Ancor prima di nascere Vlady Bianchini era già destinato a sguazzare nell'oceano melodico. Tra la mamma che cantava in casa, il padre che suonava la fisarmonica e quel magnifico pianoforte antico in soggiorno (di cui inizialmente prendeva letteralmente a "pugni" la tastiera, mentre in seguito cercava di riprodurre a orecchio i brani che passavano in televisione) non poteva non innamorarsi della musica fino a volerne scoprire ogni segreto. Bianchini si diploma in trombone all'Istituto Musicale "R. Franci" di Siena e contemporaneamente partecipa ai corsi di Walter Savelli (pianista di Claudio Baglioni) con cui ha anche collaborato presso il Laboratorio di Musica L.M.W.S. di Firenze. Bianchini ha poi l'occasione di partecipare a vari concerti di musica classica e contemporanea come trombonista e di collaborare come tastierista e cantante con diversi artisti tra cui Olga de Souza, Piero Pelù, Luca Bonaffini e Steve Hackett e di partecipare ad alcuni progetti musicali con Daniele Martinazzi, Alberto Pavesi e Stefania Martin.
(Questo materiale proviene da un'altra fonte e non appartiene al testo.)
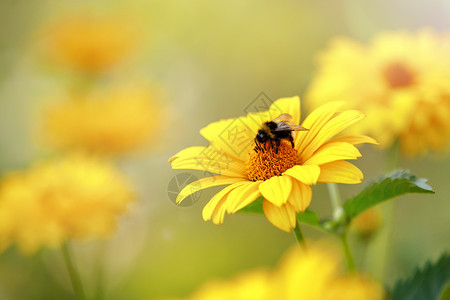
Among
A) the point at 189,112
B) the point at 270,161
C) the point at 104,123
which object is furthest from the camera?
the point at 189,112

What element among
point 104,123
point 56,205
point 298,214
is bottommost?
point 298,214

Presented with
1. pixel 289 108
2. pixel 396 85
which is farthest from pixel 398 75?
pixel 289 108

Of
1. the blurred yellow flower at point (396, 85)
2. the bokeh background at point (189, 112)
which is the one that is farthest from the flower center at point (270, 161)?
the bokeh background at point (189, 112)

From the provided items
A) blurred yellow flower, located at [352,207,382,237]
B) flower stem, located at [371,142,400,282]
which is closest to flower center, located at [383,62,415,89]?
flower stem, located at [371,142,400,282]

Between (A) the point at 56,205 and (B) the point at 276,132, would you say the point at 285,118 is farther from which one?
(A) the point at 56,205

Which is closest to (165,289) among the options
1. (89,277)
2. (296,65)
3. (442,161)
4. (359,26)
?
(89,277)

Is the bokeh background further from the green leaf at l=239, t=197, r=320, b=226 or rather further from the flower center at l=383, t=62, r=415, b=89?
the green leaf at l=239, t=197, r=320, b=226

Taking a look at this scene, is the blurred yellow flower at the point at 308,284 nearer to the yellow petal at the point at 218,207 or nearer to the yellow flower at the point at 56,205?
the yellow petal at the point at 218,207
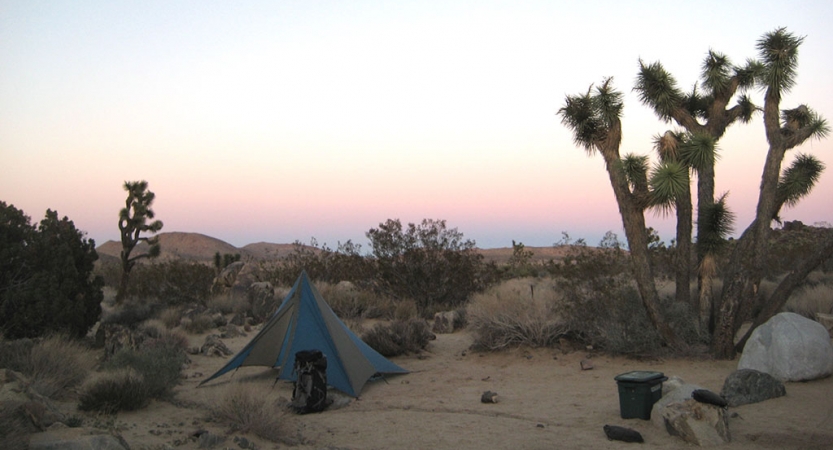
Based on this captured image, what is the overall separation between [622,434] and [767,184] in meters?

Dal 1998 intraprende varie esperienze come insegnante da prima di tastiera presso l'Accademia Musicale di San Giovanni Valdarno fino ad arrivare a tenere anche corsi di Canto Moderno, Tastiera e Pianoforte, teoria e solfeggio, tromba e trombone e musica d'insieme presso la Scuola di Musica del Garda a Desenzano dove tuttora insegna. Dal 2004 inoltre fa parte dei Public Invasion Project con cui ha realizzato alcuni singoli e l'album "Quantic vibration" di cui ha curato tutta la parte musicale e al momento stanno lavorando al nuovo album dove ha curato anche alcune parti vocali e parallelamente sta cercando un produttore per il suo nuovo album "Pacific Café". Attualmente sta seguendo un corso di composizione e improvvisazione con il M° Mauro Montalbetti e nell'ultimo anno ha partecipato da trombonista alla prima esecuzione del suo progetto, ossia il melologo "Henry ha un'idea". Oltre alle capacità esecutive Bianchini si rivela anche un bravo compositore, capace di sperimentare i più svariati generi. Nel cuore del maestro aretino però vi è una tastiera bramosa di note e di nuovi accordi, quindi il futuro non lo vedrà impegnato solo come docente ma probabilmente in qualche nuova avventura tra i mari della musica.